1. The Plan Pipeline Contract
The plan pipeline must produce a reviewable, auditable answer to this question:
If this change were applied to the target system, what would likely happen, and is that acceptable under our policy?
The word "likely" matters.
A speculative plan is not a guarantee.
OpenTofu and Terraform both describe plan as creating an execution plan that previews proposed changes, and both distinguish speculative plans from saved plans intended for later apply.
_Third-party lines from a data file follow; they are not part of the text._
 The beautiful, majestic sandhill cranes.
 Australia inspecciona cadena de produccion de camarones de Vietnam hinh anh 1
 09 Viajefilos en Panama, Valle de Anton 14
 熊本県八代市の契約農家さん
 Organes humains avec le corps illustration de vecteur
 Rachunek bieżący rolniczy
A speculative plan is useful for review, but the target system may change between review and apply.
Therefore, a production plan pipeline must be honest:
- PR plans are evidence for review.
- Apply-time plans are evidence for execution.
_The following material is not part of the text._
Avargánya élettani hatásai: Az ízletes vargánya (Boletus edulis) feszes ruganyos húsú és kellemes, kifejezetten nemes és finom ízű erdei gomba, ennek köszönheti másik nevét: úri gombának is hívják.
- A stale PR plan must not be treated as eternal truth.
The plan pipeline should produce artifacts that are useful but not overclaim what they prove.
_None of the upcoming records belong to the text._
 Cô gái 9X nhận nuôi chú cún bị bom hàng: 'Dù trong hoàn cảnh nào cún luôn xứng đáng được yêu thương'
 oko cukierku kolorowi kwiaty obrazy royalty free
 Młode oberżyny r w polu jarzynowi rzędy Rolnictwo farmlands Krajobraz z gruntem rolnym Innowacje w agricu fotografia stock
2. Plan Pipeline Invariants
A serious plan pipeline follows these invariants.
Invariant 1: Every plan has a target
A plan without a clear state boundary is noise.
The pipeline must identify:
- environment;
- account/subscription/project;
- region;
- root module/unit;
- backend address;
- state key/workspace;
- runner identity;
- policy profile.
Invariant 2: Every plan is tied to a source revision
The plan must be linked to:
- repository;
- commit SHA;
- pull request number;
- module version or source reference;
- lock files;
- rendered/generated config checksum.
Invariant 3: Every plan has an execution identity
Reviewers must know whether the plan was generated with:
- read-only credentials;
- plan-only role;
- production apply-capable role;
- service-team role;
- platform role;
- security role.
A plan generated with insufficient permissions may be incomplete.
A plan generated with overly broad permissions is a security risk.
Invariant 4: Every plan is machine-readable
Human text is not enough.
The pipeline should produce machine-readable plan output so policies, summaries, and risk classification can operate reliably.
For Terraform/OpenTofu, that commonly means saving a plan and converting it to JSON using show -json, with careful handling of sensitive values.
Invariant 5: Every plan is policy-evaluated
A plan without policy is only information.
Policy turns it into a decision.
Invariant 6: Every plan result is durable evidence
A PR comment is not enough.
Evidence should be stored as artifacts with identity, timestamp, checksum, and retention.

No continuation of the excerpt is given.